(Excerpts from a spatial dataset)
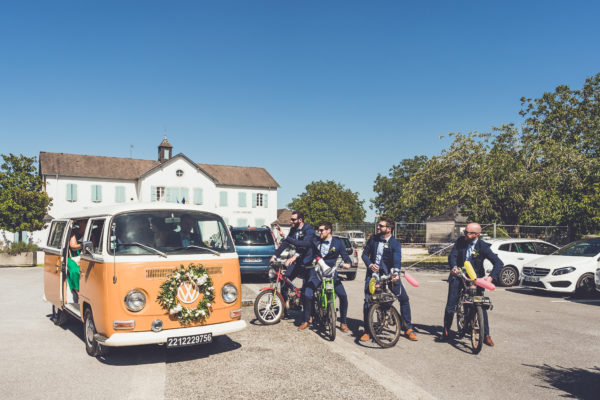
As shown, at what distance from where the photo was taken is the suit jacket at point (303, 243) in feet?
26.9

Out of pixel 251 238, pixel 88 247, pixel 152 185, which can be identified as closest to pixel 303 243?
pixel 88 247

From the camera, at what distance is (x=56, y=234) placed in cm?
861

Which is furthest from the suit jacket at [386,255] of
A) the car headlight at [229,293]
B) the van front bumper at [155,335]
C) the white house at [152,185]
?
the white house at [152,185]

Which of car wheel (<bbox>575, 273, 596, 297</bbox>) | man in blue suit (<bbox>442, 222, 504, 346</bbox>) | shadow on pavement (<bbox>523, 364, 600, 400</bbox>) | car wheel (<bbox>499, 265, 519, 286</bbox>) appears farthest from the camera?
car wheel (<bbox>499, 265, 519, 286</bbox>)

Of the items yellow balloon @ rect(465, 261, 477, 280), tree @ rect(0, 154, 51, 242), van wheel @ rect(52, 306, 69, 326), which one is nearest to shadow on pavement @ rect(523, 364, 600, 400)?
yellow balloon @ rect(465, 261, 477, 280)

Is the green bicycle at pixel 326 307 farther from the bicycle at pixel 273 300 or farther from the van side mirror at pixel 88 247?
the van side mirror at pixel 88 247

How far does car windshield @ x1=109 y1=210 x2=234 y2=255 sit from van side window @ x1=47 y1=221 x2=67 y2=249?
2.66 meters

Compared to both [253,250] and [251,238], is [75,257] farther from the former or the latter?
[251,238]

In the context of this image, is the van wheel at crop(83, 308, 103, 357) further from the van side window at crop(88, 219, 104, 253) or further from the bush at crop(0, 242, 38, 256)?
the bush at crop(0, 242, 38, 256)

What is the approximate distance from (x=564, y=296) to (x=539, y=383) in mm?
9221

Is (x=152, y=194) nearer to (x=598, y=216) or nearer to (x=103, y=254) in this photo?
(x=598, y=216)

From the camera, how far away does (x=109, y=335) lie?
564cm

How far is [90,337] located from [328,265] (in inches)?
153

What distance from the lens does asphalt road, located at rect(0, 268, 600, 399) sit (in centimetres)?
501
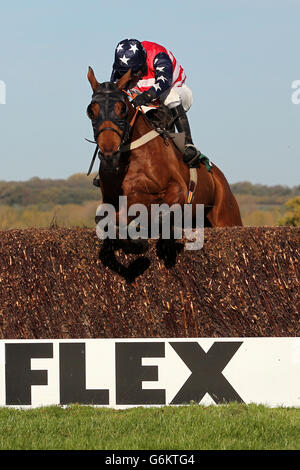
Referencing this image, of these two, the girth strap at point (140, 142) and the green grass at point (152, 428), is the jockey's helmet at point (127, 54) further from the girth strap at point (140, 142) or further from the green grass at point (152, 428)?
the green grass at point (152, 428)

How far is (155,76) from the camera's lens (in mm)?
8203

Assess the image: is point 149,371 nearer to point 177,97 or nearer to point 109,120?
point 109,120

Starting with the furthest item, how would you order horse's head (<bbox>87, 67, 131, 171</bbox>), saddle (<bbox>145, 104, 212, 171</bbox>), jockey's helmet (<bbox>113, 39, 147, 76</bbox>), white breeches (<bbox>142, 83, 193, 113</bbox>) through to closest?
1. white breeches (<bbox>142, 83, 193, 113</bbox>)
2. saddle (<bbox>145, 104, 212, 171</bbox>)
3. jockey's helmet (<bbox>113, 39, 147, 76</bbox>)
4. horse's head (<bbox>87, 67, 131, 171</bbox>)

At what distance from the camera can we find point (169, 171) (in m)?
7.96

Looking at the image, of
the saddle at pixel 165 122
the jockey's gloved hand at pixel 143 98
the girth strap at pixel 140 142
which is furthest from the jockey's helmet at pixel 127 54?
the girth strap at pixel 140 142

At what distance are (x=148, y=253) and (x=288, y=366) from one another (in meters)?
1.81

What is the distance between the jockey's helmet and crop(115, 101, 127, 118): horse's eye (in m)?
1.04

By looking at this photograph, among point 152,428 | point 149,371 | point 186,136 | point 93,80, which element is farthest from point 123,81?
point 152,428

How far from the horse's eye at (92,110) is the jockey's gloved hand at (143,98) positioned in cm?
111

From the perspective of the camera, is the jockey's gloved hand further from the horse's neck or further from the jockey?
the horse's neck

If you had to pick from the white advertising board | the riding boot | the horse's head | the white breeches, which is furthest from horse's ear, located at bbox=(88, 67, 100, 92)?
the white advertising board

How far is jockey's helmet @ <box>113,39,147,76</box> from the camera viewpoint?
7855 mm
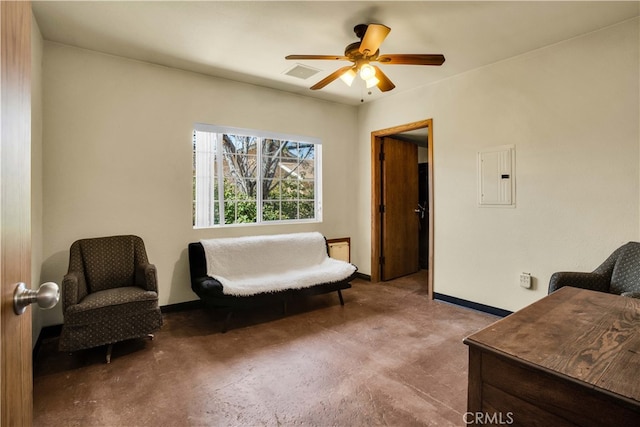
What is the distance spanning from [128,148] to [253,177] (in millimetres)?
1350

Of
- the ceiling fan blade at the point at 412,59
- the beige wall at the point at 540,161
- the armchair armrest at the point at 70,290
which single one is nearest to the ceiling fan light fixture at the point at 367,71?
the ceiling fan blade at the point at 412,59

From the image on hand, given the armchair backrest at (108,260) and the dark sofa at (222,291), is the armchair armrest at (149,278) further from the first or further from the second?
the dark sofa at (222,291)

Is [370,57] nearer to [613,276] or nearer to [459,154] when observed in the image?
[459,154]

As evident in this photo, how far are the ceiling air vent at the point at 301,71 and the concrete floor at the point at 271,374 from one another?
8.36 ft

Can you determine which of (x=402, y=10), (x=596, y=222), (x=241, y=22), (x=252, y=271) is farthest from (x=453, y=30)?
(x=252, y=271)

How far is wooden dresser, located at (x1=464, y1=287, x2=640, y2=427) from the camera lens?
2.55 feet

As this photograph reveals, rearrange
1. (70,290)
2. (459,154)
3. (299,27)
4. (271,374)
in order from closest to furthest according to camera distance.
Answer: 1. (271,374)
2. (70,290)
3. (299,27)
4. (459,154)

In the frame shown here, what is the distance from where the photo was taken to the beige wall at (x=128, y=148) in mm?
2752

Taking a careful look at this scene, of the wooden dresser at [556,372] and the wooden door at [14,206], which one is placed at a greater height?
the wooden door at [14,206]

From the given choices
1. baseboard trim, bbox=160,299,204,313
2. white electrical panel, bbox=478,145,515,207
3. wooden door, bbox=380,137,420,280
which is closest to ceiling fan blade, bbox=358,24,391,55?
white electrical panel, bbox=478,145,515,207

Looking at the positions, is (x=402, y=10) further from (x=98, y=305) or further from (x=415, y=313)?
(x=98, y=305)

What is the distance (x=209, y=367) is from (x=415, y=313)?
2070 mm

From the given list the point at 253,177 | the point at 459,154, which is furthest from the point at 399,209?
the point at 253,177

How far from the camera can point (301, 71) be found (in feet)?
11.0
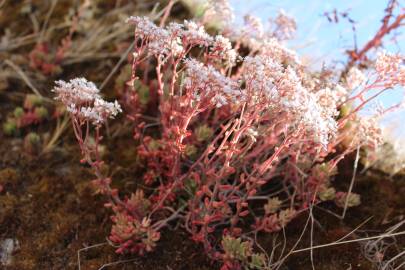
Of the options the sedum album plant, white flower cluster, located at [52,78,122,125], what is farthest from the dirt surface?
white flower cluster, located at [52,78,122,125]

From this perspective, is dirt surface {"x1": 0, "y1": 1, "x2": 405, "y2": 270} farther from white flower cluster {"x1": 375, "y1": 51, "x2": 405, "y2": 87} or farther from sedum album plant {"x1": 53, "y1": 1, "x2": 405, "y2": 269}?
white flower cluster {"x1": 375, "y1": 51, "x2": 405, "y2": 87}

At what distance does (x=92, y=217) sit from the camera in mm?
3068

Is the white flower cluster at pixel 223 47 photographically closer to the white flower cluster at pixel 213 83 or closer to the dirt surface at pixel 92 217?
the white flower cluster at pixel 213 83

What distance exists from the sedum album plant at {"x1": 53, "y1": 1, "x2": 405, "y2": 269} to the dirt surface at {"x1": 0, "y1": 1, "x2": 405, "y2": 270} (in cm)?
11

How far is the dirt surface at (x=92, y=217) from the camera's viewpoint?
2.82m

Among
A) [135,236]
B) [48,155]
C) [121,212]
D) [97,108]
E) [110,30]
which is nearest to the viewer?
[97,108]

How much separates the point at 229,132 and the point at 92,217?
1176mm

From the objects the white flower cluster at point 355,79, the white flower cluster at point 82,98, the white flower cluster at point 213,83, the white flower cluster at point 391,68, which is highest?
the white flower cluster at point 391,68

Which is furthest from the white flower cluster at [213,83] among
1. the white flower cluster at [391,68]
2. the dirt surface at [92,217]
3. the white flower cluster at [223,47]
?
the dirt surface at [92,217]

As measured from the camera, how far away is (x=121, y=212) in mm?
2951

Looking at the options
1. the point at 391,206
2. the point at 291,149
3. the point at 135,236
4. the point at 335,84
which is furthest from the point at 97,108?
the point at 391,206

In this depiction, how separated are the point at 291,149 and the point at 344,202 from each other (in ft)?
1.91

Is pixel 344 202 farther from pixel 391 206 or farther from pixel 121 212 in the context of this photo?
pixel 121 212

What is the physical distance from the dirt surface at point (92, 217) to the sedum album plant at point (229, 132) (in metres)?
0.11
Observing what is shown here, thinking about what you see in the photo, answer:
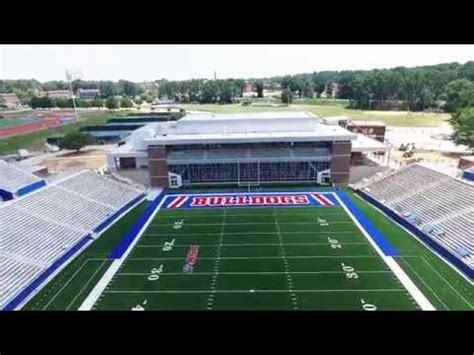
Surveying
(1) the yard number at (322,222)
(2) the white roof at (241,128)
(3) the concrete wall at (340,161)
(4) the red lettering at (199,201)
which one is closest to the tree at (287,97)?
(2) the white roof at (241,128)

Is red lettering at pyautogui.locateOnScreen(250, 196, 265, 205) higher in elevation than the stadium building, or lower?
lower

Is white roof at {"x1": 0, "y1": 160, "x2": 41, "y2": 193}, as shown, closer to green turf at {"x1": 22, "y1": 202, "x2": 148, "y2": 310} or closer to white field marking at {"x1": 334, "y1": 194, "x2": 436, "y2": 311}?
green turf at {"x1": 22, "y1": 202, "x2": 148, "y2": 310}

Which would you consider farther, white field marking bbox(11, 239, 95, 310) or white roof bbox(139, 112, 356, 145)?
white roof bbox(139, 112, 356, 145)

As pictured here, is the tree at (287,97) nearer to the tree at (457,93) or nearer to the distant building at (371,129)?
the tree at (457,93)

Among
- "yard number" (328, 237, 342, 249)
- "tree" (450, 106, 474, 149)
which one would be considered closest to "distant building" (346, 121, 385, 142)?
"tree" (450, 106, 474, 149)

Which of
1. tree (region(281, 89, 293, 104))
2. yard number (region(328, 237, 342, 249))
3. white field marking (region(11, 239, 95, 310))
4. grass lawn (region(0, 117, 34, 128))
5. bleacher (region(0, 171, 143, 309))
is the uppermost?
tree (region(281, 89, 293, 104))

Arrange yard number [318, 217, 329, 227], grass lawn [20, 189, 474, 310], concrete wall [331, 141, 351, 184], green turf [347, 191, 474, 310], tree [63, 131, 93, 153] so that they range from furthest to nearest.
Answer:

=== Exercise brief ===
Repeat exactly the lines in the entries from the one containing "Observing what is" to the final line, inclusive, and nothing beyond them; skip pictures.

=== Full output ===
Observing what is shown here, thinking about what you see in the photo, answer:
Surveying
(1) the yard number at (322,222)
(2) the white roof at (241,128)
(3) the concrete wall at (340,161)
(4) the red lettering at (199,201)
which one is closest to the tree at (287,97)?
(2) the white roof at (241,128)

Is red lettering at pyautogui.locateOnScreen(250, 196, 265, 205) higher in elevation than the stadium building, or lower?
lower

Is white roof at {"x1": 0, "y1": 160, "x2": 41, "y2": 193}, as shown, closer to green turf at {"x1": 22, "y1": 202, "x2": 148, "y2": 310} or closer to white field marking at {"x1": 334, "y1": 194, "x2": 436, "y2": 311}?
green turf at {"x1": 22, "y1": 202, "x2": 148, "y2": 310}

Which would you consider farther, white field marking bbox(11, 239, 95, 310) or white roof bbox(139, 112, 356, 145)?
white roof bbox(139, 112, 356, 145)

As pictured here, is the tree at (287,97) nearer to the tree at (457,93) or nearer to the distant building at (371,129)?
the tree at (457,93)

Among
- "yard number" (328, 237, 342, 249)
- "tree" (450, 106, 474, 149)
which one would be considered closest to "distant building" (346, 121, 385, 142)?
"tree" (450, 106, 474, 149)

Which of
1. tree (region(281, 89, 293, 104))
2. yard number (region(328, 237, 342, 249))
3. white field marking (region(11, 239, 95, 310))
4. grass lawn (region(0, 117, 34, 128))
5. bleacher (region(0, 171, 143, 309))
is the uppermost?
tree (region(281, 89, 293, 104))

Arrange yard number [318, 217, 329, 227], grass lawn [20, 189, 474, 310], concrete wall [331, 141, 351, 184], green turf [347, 191, 474, 310], tree [63, 131, 93, 153] so that they range from furthest to nearest.
Answer:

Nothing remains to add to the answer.